ESERCIZI DA SVOLGERE:
**1)** Trascrivi dall'intervista sullo spettacolo "Il re muore" il tratto che va da "Per esempio?" fino a "il suo maestro?".
**2)** Nell'intervista sullo spettacolo "Il re muore", con che cosa sono realizzati i costumi di Santuzza Calì?

REDAZIONE BOLOGNA

L’ultimo Scaparro: "Un grande del ’900"

Edoardo Siravo protagonista questa sera e domani al Dehon dello spettacolo ’Il re muore’ "Dinamiche che toccano tutti".

Una scena di ’Il re muore’, con l’ultima regia firmata da Maurizio Scaparro Il protagonista è Edoardo Siravo

Una scena di ’Il re muore’, con l’ultima regia firmata da Maurizio Scaparro Il protagonista è Edoardo Siravo

Per alcuni, Il re muore è il il vertice più alto raggiunto dalla creazione drammatica di Eugène Ionesco. Quello che andrà in scena al Teatro Dehon stasera e domani alle 21 è anche l’ultima regia firmata da Maurizio Scaparro, uno dei più grandi registi italiani, scomparso ad aprile dello scorso anno. Al centro, un re prepotente, interpretato da Edoardo Siravo: non vuole accettare il fatto che la sua ora è vicina, pretendendo di rendere il destino un suddito, come chiunque altro.

Siravo, rappresenta un re che dovrebbe essere alla guida dell’universo, ma è soltanto un uomo che sta decadendo… "Esatto, è l’aspetto meraviglioso del testo: il re arriva in scena non avendo intuito la deflagrazione della sua vita. La Corte glielo fa notare e lui pian piano si spaventa, comincia a ragionare sul passato, sul presente e sull’eventuale futuro. Una dinamica che tocca tutti…".

Come ha lavorato al personaggio?

"Ho pensato anche a figure contemporanee, che si muovono come se dovessero vivere in eterno. Ce ne sono tanti, anche tra i politici...".

Per esempio?

"Non è più al mondo, ma Silvio Berlusconi è stato uno di questi. Personaggi che finiscono in situazioni non proprio corrette, credendo di essere superiori a tutto. Ma anche noi attori a volte siamo così, convinti di vivere una vita imperitura".

Un ricordo del lavoro fatto con Maurizio Scaparro?

"Maurizio era l’ultimo genio dei pochi, grandi registi del Novecento. Quest’ultimo capolavoro è stato purtroppo interrotto dal Covid. È stato faticoso, ma lui, con la sua delicatezza, tipica di quei grandi registi, aveva la capacità di andare in fondo al testo. Il teatro italiano gli deve molto, funzionava tutto un po’ meglio quando c’erano persone come lui".

Quale colpo di genio ebbe per questa produzione?

"I costumi di Santuzza Calì, per esempio, realizzati con carte da gioco. Poteva sembrare eccessivo, invece ha un senso molto profondo, non solo estetico".

Chi è stato il suo maestro?

"Giancarlo Sbragia era straordinario, era uno degli attori più grandi del ’900 assieme a Salvo Randone, con cui ho avuto l’onore di lavorare. Poi Giulio Bosetti, col quale ho fatto tanti spettacoli, anche a Bologna".

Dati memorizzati
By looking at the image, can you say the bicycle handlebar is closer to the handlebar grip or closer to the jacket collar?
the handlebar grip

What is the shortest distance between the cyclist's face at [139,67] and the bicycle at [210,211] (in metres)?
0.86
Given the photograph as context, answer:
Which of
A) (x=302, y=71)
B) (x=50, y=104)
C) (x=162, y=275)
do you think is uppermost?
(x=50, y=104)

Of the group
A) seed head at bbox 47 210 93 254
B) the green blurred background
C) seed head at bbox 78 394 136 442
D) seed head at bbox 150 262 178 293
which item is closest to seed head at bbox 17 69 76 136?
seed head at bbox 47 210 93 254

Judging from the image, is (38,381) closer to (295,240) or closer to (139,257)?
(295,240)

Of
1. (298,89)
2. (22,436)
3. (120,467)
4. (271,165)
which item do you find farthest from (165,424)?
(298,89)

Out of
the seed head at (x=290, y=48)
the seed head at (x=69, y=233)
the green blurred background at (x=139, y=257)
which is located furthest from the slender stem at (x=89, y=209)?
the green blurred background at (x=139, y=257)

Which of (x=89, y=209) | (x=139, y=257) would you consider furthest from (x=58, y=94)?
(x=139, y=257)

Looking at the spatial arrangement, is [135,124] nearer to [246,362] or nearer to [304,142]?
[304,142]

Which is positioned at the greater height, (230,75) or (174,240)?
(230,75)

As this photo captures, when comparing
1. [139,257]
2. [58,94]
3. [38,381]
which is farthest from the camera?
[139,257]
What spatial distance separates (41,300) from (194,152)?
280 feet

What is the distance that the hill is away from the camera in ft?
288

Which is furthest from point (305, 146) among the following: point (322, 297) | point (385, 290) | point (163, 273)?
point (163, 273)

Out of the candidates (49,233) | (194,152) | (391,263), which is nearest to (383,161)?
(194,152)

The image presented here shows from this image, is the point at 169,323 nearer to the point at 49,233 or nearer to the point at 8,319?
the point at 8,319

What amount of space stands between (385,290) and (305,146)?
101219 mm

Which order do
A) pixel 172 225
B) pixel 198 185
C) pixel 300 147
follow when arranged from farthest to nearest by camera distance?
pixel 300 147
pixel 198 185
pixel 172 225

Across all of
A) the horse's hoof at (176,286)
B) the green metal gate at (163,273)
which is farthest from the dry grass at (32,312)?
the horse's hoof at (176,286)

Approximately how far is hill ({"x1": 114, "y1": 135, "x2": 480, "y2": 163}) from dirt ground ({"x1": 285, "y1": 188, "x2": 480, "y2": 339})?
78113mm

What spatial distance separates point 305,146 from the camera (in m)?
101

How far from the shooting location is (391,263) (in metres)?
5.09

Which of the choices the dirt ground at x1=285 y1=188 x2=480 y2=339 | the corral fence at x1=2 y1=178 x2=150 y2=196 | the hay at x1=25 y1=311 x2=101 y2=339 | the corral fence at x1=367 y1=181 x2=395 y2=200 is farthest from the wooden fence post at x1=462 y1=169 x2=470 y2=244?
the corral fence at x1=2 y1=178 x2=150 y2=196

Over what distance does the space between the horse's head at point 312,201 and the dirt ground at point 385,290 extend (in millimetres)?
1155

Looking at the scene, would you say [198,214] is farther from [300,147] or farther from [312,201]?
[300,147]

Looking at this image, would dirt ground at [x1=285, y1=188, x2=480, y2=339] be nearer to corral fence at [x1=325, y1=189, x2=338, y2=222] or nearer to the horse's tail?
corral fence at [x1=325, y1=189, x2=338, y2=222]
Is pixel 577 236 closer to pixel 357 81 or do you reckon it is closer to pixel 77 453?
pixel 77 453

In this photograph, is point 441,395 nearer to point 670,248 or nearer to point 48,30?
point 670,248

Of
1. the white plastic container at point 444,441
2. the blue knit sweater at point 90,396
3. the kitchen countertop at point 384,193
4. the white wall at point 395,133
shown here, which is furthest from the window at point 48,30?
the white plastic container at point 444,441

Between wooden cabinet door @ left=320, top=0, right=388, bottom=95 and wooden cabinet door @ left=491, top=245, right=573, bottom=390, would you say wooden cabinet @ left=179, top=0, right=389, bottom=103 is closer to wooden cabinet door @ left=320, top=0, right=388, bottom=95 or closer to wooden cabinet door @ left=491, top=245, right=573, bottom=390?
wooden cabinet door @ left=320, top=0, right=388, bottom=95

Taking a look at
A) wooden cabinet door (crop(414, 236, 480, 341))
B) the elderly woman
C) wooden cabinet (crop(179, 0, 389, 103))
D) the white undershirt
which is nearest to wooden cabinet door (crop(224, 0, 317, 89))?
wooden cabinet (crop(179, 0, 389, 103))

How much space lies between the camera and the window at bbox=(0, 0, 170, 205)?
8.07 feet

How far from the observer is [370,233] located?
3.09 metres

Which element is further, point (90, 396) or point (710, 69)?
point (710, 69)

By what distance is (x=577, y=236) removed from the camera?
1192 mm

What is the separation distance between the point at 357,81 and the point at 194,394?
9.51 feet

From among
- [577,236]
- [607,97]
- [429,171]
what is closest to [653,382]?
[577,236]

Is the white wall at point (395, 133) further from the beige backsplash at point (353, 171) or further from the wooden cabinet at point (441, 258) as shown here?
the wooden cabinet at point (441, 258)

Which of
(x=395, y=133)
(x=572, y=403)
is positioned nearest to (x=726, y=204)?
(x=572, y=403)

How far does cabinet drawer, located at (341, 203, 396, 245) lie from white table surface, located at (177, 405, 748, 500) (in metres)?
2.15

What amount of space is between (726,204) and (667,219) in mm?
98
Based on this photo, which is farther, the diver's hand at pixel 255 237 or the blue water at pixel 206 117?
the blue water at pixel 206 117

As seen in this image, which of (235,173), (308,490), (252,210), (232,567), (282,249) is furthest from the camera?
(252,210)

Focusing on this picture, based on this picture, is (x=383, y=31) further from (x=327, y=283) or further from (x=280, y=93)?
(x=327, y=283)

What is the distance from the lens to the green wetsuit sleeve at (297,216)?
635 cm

RISPOSTE:
**1)**
Per esempio?

"Non è più al mondo, ma Silvio Berlusconi è stato uno di questi. Personaggi che finiscono in situazioni non proprio corrette, credendo di essere superiori a tutto. Ma anche noi attori a volte siamo così, convinti di vivere una vita imperitura".

Un ricordo del lavoro fatto con Maurizio Scaparro?

"Maurizio era l’ultimo genio dei pochi, grandi registi del Novecento. Quest’ultimo capolavoro è stato purtroppo interrotto dal Covid. È stato faticoso, ma lui, con la sua delicatezza, tipica di quei grandi registi, aveva la capacità di andare in fondo al testo. Il teatro italiano gli deve molto, funzionava tutto un po’ meglio quando c’erano persone come lui".

Quale colpo di genio ebbe per questa produzione?

"I costumi di Santuzza Calì, per esempio, realizzati con carte da gioco. Poteva sembrare eccessivo, invece ha un senso molto profondo, non solo estetico".

Chi è stato il suo maestro?

**2)** Sono realizzati con carte da gioco.